▶ [QUOTED PASSAGE]
☆ ☆ ☆ ☆ ☆

May 21, 2020, 2:45 PM

A would-be class suit alleging General Mills Inc. failed to disclose the presence of glyphosate residue in Cheerios can’t proceed because the plaintiff didn’t show she actually bought any cereal with the Roundup chemical in it, the Eleventh Circuit said Wednesday.

Mourina Doss alleged merely a “conjectural or hypothetical” injury, the U.S. Court of Appeals for the Eleventh Circuit said in an unpublished, per curiam opinion.

Similar appeals over the chemical’s presence in other foods are pending before the Second Circuit, and a class of consumers was recently certified in another glyphosate case.

Glyphosate, the main ingredient in Roundup, is often sprayed on oats before they are harvested, Doss said.

Doss alleged that testing by the Environmental Working Group has shown trace amounts of the weedkiller in samples of Original and Honey Nut Cheerios.

☆ ☆ ☆ ☆ ☆

▶ [RECORDS SHOWN]
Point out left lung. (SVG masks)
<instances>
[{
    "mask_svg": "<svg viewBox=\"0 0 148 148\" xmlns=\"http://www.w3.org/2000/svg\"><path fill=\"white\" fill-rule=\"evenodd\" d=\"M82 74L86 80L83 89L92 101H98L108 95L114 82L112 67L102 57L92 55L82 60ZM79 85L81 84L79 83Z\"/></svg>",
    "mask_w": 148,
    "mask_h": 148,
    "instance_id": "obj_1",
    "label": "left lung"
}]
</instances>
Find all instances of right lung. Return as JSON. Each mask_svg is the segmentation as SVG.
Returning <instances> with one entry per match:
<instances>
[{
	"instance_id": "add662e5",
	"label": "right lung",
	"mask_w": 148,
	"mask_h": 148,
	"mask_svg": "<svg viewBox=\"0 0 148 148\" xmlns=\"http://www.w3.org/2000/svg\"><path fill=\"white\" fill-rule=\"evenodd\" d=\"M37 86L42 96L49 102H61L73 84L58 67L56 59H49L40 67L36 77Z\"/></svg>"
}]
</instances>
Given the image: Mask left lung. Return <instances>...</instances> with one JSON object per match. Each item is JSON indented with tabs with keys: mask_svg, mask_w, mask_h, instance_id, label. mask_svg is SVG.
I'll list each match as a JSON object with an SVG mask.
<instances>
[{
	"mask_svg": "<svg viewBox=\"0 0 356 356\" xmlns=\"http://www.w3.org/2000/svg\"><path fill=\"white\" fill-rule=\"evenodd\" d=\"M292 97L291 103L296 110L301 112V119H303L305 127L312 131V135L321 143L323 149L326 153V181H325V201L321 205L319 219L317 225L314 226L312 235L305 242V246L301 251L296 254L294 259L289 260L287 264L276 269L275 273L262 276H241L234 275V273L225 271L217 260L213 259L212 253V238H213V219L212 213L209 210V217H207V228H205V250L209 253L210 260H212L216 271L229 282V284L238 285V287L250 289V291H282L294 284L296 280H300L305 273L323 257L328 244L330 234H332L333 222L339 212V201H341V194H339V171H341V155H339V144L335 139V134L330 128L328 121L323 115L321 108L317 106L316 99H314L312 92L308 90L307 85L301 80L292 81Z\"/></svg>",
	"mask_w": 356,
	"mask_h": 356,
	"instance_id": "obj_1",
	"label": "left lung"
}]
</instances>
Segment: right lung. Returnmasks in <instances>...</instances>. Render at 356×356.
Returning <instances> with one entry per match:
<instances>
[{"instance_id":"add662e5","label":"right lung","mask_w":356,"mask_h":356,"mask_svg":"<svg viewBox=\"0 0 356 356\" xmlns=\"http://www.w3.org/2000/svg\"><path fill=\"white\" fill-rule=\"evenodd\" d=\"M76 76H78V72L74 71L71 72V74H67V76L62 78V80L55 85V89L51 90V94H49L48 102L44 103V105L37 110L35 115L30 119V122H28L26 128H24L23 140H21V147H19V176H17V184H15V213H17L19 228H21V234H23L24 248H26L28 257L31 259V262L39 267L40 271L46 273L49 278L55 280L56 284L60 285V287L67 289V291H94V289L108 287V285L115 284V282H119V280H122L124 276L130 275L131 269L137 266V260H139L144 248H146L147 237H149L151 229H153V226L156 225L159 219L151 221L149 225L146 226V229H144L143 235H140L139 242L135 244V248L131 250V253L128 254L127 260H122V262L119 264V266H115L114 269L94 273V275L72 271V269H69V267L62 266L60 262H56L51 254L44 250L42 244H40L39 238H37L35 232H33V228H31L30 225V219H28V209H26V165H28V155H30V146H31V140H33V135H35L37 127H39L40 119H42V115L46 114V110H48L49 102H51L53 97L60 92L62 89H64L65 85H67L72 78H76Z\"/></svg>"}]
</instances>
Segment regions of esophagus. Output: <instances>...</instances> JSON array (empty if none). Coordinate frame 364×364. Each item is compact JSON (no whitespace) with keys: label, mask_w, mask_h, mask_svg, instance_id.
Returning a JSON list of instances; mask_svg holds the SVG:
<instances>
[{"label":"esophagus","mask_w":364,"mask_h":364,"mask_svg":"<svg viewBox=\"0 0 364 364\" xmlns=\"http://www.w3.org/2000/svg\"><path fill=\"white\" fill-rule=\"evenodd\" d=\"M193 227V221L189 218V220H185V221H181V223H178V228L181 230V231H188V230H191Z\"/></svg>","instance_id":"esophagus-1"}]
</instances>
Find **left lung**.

☆ ☆ ☆ ☆ ☆

▶ [WORK INSTRUCTIONS]
• a. Repeat the stretch of the article on the Cheerios lawsuit from "Similar appeals over" through "Honey Nut Cheerios.".
• b. Please pick up the article on the Cheerios lawsuit after its last sentence and keep writing it.
The rows are separate material, apart from the article on the Cheerios lawsuit.

▶ [RESPONSES TO THE TASKS]
• a.
Similar appeals over the chemical’s presence in other foods are pending before the Second Circuit, and a class of consumers was recently certified in another glyphosate case.

Glyphosate, the main ingredient in Roundup, is often sprayed on oats before they are harvested, Doss said.

Doss alleged that testing by the Environmental Working Group has shown trace amounts of the weedkiller in samples of Original and Honey Nut Cheerios.

• b.
She alleged even ultra-low glyphosate levels may be harmful to human health, and said she and others suffered an economic loss solely by purchasing Cheerios they wouldn’t have bought had they known about the glyphosate.

Doss appears to be advancing a theory that the presence of glyphosate renders Cheerios unsafe to eat, the court said.

But she didn’t allege she purchased any boxes of Cheerios that contained any glyphosate, much less a level of glyphosate that is so harmful the Cheerios are “presumptively unsafe” and therefore worthless, it said.

Other foods have also drawn marketing suits based on weedkiller residue.

California Sue Bee honey consumers recently convinced a federal trial court to grant class status in their suit alleging the Sioux Honey Association Cooperative deceptively markets its honey products as “pure” when they contained traces of the weedkiller glyphosate.

But a federal court in New York last year threw out a suit alleging Florida’s Natural orange juice was misleadingly called “natural” when it contained glyphosate traces. The dismissal has been appealed to the Second Circuit.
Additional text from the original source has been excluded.